Quest’ultimo è chiaramente un livello che non compete all’Italia, ma piuttosto all’Europa. In tal senso, il Next Generation EU – oltre che come un piano di ripresa – si configura come un programma di soft power dell’Unione Europea rispetto agli Stati membri, in risposta a sovranismi e alla Brexit, e pertanto richiede un ulteriore salto di qualità. Bruxelles dovrà necessariamente guardare a Sud e all’Africa, il continente che correrà più di tutti nei prossimi decenni e che, peraltro, ha inaugurato la sua area di libero scambio interna proprio sul modello della prima CEE .
Per l’Europa un possibile obiettivo potrebbe essere lavorare a un’area euro-africana di scambio e libera circolazione di merci e persone, unendo di fatto i due continenti. Di certo, l’Italia sarebbe uno degli Stati membri a beneficiarne di più, sia per via della posizione geografica che per i crescenti interessi economici italiani in Africa.
In generale, il soft power è una delle chiavi per il rilancio del nostro Paese. Per anni è stata propinata la storia che “il turismo è il nostro petrolio”, mentre il vero petrolio italiano è l’eccezionale valore immateriale e percepito della nostra cultura, delle nostre imprese e della nostra immagine. Lo aveva capito Mattei, che cercava il petrolio – quello vero – facendo leva sull’italianità e sul suo racconto.
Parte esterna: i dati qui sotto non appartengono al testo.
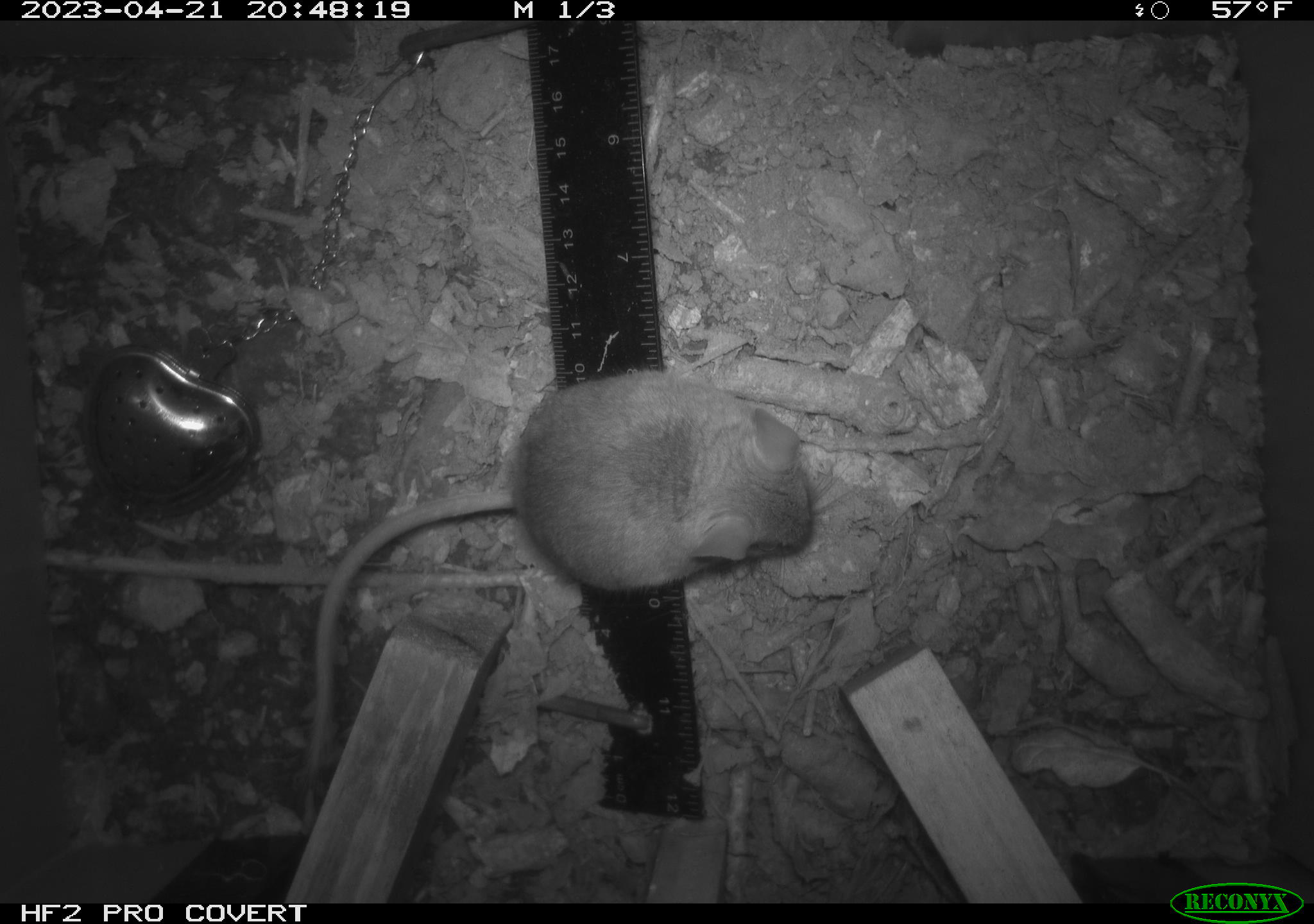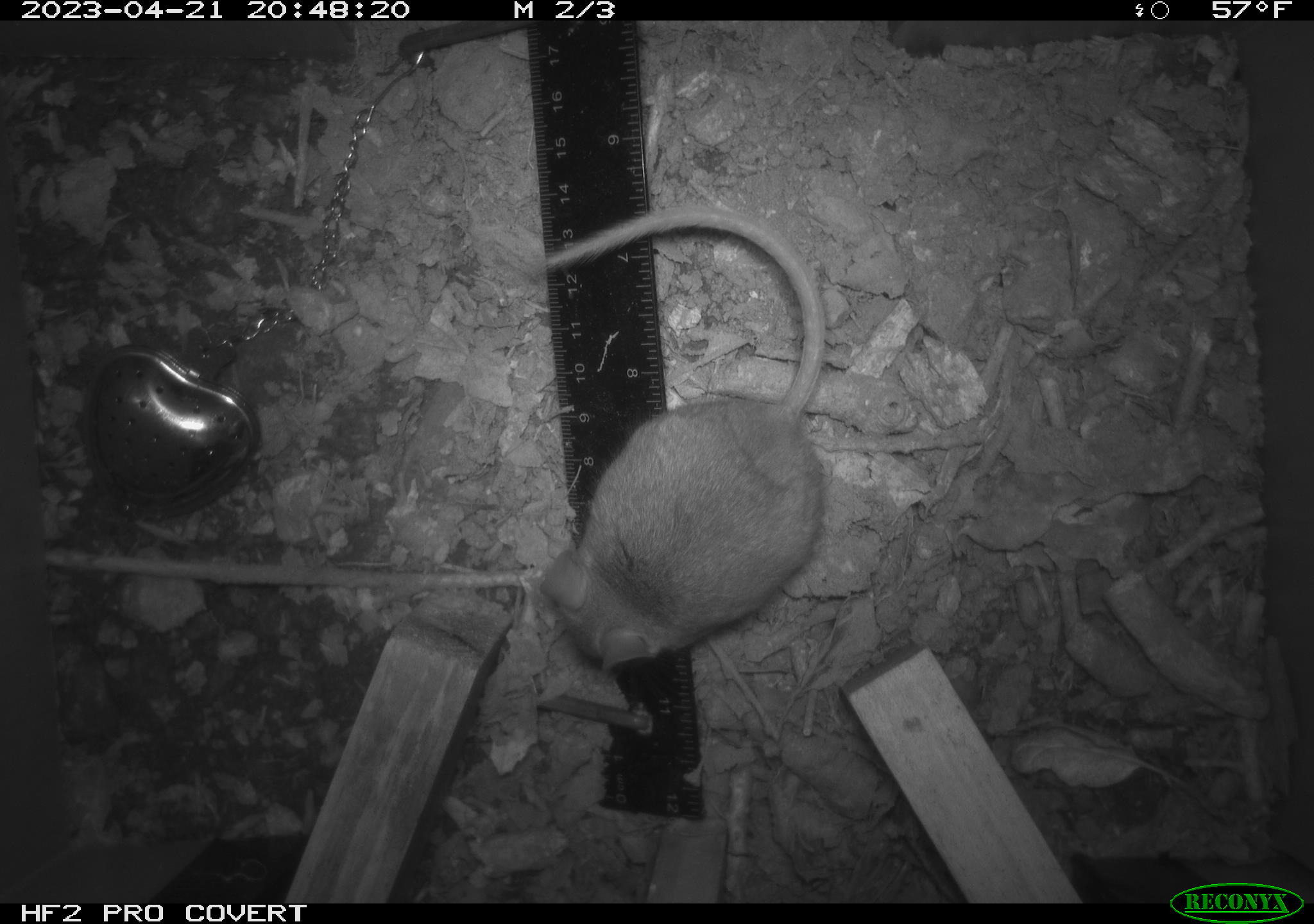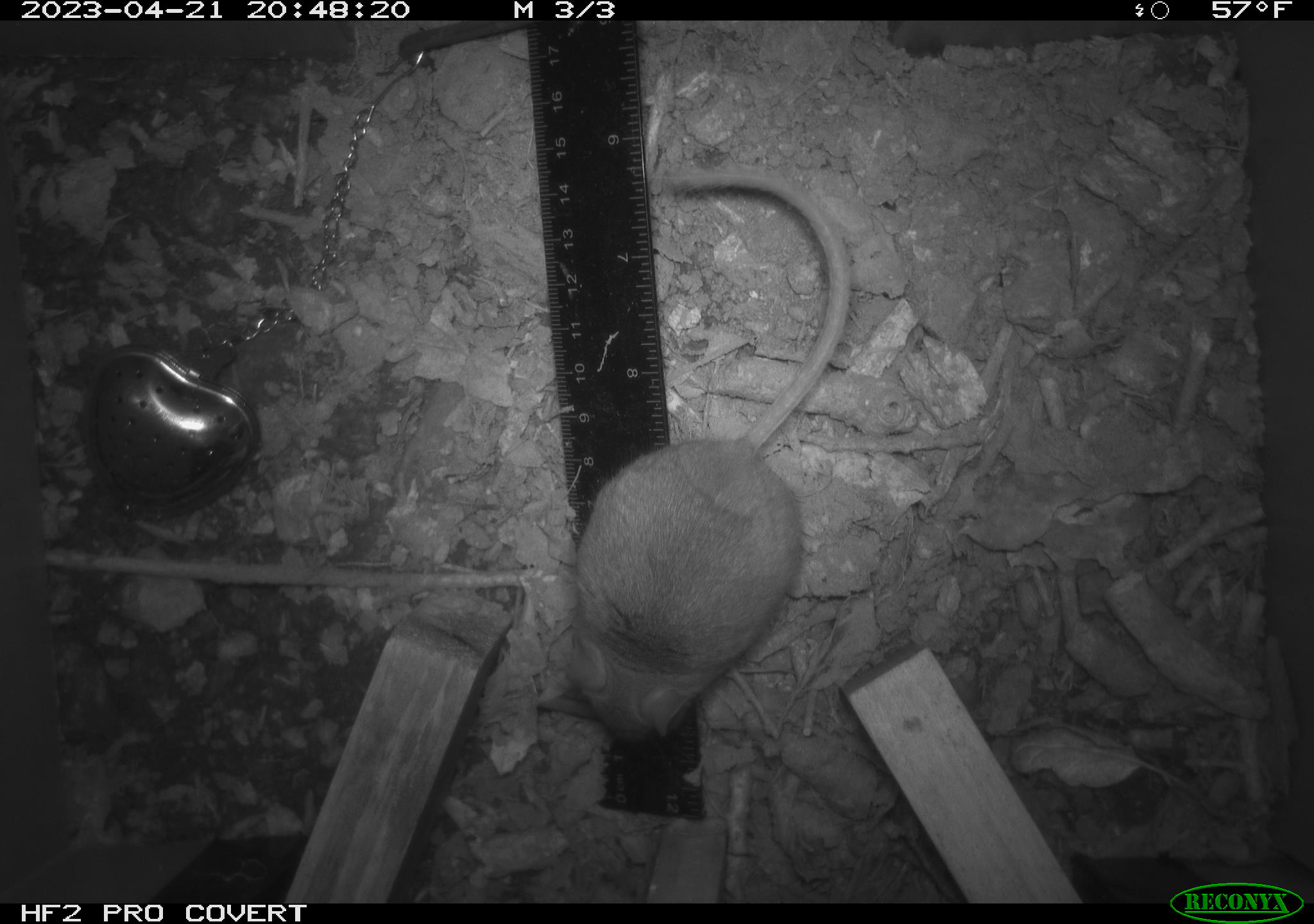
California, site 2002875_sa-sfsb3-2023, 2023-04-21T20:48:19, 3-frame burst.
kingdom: Animalia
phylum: Chordata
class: Mammalia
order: Rodentia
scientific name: Rodentia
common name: mouse species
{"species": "mouse species (Rodentia)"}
Oggi ci sarebbero due aspetti o direttrici strategiche. In primo luogo, consolidare e aumentare l’appeal del Made in Italy come sinonimo di qualità, tecnologia, ricercatezza e bellezza. In secondo luogo, un punto ancora più rilevante. La competizione globale basata su ricerca e innovazione sta spingendo gli Stati ad accaparrarsi menti e talenti. Il capitale umano è sempre più prezioso e diffuso: università, centri di ricerca e imprese lavorano ogni giorno per attrarre i migliori. In questo scenario, il nostro Paese dovrebbe seriamente investire nei programmi di internazionalizzazione delle università italiane, supportando ogni azione o progetto teso ad attrarre un giovane in formazione.
Milioni di giovani provenienti dall’Africa, dal Sud America e da ogni parte del mondo scelgono di frequentare un’università occidentale. La sfida è provare a portarli in Italia, offrendo loro non solo un piano formativo ma anche un pezzo del nostro patrimonio culturale e umano. Perché non riconoscere la cittadinanza a chi tra questi consegue una laurea magistrale o un dottorato e vive nel nostro Paese per dieci anni? Non sarebbe la più dirompente politica di soft power? Non renderebbe l’Italia il centro della ricerca e della cultura del mondo? La visione ha spesso – quasi sempre – bisogno di coraggio.
Nella foto un fotogramma dello spot conosciuto come “Italians are coming” che sta andando in onda in Nuova Zelanda in occasione della finale della Prada Cup.